Let's pit these two solutions against each other with a little test. We'll use the `timeit` python module to run them each 10 million times, and then we'll compare how long each one took to complete. Here's the complete code:

``````#!/usr/bin/env python3

import timeit

def validate_account_no_str(account_no: int) -> bool:
account_no_str = str(account_no)
csum = int(account_no_str[-2:])
account_no_without_csum = int(account_no_str[0:16])
calculated_csum = 98 - account_no_without_csum * 100 % 97

return csum == calculated_csum

def validate_account_no(account_no: int) -> bool:
csum = account_no % 100
account_no_without_csum = account_no // 100
calculated_csum = 98 - account_no_without_csum * 100 % 97

return csum == calculated_csum

def main():
print(
timeit.timeit(
lambda: validate_account_no(200000000012345600),
number=10_000_000,
)
)

print(
timeit.timeit(
lambda: validate_account_no_str(200000000012345600),
number=10_000_000,
)
)

if __name__ == '__main__':
main()
``````

And, now for the results:

``````1.7433777059995919
4.486554025999794
``````

The integer version took a little over 1.7s to complete, while the string version took a staggering 4.5s!
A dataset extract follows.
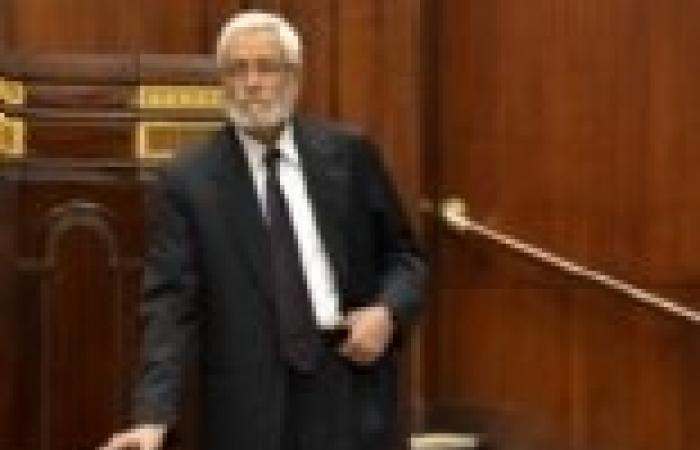 """""""القومي لحقوق الإنسان"""": وزارة التأمينات اعتمدت الدعم المقدم لليهود المصريين لإقامة شعائرهم"""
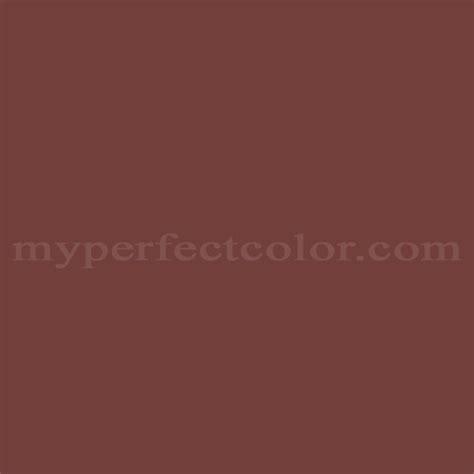 cabernet color color v0408n cabernet match paint colors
The integer version is almost 2.6 times faster with 10 million iterations.

# Conclusion

The key takeaway is that sometimes, the "obvious" solution just isn't as optimal as what you can get if you put just a little more thought into the solution.

In a world where dwindling attention spans are a given, it's that much more imperative to write faster, more performant code instead of relying on hardware improvements that many are still unable to access. Our users deserve better!